::: Material shown
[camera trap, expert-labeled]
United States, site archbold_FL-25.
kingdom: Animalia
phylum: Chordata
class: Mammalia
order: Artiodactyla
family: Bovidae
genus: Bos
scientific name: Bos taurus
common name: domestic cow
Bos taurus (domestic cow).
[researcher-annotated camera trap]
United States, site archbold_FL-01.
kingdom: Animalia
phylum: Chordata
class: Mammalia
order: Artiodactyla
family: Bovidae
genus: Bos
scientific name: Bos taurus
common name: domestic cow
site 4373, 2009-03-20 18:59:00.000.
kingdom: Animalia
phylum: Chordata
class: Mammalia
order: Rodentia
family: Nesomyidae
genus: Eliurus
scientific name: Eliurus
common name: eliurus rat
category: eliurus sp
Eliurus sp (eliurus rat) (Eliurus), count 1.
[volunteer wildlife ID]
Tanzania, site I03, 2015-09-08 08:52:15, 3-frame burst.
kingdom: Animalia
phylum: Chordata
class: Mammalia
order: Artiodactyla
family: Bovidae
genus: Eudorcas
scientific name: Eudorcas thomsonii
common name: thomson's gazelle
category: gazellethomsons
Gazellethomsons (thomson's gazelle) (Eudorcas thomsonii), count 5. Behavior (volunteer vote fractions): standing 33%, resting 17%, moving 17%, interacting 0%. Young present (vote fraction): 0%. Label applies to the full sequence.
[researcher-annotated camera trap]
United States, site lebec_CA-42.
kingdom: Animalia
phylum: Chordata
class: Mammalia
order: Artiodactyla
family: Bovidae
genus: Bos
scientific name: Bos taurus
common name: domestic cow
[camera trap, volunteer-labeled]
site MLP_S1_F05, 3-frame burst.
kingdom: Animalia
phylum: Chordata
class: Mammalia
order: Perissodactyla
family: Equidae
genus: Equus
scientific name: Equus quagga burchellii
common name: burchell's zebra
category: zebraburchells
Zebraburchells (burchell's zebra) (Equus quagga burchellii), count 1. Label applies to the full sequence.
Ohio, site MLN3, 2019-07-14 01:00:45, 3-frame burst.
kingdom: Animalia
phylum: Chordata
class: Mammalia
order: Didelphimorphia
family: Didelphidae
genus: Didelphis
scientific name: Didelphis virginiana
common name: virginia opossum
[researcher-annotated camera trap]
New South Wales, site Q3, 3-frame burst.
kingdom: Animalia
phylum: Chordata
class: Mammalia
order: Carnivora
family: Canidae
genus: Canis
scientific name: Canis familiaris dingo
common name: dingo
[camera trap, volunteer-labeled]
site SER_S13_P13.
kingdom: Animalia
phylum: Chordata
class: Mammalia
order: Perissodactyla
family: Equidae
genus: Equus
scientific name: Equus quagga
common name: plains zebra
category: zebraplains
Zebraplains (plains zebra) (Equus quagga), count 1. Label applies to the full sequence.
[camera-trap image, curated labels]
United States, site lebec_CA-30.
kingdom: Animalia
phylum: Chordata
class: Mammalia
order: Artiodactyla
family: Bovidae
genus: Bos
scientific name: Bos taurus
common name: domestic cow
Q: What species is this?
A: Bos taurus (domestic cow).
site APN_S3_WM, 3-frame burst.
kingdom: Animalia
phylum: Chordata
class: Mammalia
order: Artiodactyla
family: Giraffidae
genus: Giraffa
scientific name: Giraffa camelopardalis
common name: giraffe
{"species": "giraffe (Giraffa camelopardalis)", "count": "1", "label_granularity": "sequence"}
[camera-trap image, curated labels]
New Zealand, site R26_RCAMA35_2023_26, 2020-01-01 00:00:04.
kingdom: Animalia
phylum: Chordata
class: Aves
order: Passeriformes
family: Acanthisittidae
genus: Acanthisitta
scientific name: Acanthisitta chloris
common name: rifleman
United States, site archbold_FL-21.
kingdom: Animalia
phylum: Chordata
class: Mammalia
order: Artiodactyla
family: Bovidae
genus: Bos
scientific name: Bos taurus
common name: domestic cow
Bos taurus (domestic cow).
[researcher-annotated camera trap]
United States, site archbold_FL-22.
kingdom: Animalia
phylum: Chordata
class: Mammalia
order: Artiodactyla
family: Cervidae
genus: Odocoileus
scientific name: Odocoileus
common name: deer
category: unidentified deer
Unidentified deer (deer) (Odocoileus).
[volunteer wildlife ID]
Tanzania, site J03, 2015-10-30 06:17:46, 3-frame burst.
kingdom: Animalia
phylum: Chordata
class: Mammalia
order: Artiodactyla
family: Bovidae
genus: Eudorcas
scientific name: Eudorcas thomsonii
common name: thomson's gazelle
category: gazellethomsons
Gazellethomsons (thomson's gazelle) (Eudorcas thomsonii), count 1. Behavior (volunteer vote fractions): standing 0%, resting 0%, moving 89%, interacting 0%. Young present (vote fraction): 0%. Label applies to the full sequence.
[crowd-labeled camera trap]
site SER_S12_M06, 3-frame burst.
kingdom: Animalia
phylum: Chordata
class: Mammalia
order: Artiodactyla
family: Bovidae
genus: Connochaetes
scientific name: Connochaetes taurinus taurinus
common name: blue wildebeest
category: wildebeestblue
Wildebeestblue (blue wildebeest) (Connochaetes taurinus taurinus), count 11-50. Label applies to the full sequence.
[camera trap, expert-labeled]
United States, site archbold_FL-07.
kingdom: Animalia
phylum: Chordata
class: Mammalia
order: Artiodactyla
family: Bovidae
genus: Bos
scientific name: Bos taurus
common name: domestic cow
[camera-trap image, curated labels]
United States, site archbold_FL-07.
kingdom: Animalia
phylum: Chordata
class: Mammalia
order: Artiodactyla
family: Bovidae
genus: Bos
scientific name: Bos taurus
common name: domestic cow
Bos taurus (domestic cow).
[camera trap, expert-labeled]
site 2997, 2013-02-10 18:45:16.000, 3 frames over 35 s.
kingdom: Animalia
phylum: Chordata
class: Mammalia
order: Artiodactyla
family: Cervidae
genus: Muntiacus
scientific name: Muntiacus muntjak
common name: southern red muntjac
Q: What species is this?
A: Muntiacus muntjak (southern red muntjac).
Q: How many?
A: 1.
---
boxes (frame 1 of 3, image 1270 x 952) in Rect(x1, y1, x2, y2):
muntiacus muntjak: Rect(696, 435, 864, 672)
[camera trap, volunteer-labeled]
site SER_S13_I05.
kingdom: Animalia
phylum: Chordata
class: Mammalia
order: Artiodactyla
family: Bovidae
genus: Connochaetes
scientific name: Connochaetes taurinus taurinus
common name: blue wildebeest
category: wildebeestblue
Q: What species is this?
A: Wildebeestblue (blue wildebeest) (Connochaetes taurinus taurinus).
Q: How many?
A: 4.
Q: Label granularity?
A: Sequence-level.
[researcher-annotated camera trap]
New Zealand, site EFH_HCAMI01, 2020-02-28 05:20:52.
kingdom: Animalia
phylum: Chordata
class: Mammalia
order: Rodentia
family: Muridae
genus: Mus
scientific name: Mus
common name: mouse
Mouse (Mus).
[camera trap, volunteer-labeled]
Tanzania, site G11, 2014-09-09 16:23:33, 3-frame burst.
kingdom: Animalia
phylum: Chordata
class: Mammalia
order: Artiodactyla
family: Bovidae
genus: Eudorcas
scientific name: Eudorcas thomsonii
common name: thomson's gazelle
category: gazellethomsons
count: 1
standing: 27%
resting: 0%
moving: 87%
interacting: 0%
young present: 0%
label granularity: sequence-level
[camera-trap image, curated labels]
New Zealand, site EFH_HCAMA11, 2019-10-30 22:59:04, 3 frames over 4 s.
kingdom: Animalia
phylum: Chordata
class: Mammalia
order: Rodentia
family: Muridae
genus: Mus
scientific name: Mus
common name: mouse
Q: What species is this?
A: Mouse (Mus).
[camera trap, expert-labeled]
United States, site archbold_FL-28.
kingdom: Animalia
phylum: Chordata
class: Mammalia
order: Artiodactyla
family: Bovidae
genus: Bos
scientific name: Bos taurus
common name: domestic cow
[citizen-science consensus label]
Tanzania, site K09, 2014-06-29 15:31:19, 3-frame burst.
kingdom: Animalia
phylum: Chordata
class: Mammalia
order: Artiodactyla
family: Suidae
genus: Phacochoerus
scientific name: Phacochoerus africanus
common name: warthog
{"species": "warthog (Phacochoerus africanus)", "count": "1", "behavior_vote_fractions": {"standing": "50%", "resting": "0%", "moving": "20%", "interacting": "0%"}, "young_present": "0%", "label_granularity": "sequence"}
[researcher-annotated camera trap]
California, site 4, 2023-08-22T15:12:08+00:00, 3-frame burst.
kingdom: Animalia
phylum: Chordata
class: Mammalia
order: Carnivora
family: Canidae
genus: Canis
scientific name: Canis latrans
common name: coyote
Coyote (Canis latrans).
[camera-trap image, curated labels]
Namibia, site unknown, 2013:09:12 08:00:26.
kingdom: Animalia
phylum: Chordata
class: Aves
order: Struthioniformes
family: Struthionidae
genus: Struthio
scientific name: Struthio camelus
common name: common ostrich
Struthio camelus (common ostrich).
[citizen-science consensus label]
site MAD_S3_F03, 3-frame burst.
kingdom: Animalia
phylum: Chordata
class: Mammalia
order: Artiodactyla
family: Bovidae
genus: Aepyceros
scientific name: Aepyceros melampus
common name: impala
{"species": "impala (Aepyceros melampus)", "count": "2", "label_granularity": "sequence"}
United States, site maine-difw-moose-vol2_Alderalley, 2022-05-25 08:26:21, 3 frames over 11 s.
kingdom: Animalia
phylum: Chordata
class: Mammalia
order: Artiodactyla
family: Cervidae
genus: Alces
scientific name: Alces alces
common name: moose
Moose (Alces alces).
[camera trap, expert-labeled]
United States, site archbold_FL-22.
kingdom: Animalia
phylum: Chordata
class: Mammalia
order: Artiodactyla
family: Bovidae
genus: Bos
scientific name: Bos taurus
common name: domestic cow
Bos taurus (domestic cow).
::::::
## Task description
What you write must be the entries restated word for word, from the opening line through the one holding "Tanzania, site I03, 2015-09-08", with nothing else.

## Written solution
[camera trap, expert-labeled]
United States, site archbold_FL-25.
kingdom: Animalia
phylum: Chordata
class: Mammalia
order: Artiodactyla
family: Bovidae
genus: Bos
scientific name: Bos taurus
common name: domestic cow
Bos taurus (domestic cow).
[researcher-annotated camera trap]
United States, site archbold_FL-01.
kingdom: Animalia
phylum: Chordata
class: Mammalia
order: Artiodactyla
family: Bovidae
genus: Bos
scientific name: Bos taurus
common name: domestic cow
site 4373, 2009-03-20 18:59:00.000.
kingdom: Animalia
phylum: Chordata
class: Mammalia
order: Rodentia
family: Nesomyidae
genus: Eliurus
scientific name: Eliurus
common name: eliurus rat
category: eliurus sp
Eliurus sp (eliurus rat) (Eliurus), count 1.
[volunteer wildlife ID]
Tanzania, site I03, 2015-09-08 08:52:15, 3-frame burst.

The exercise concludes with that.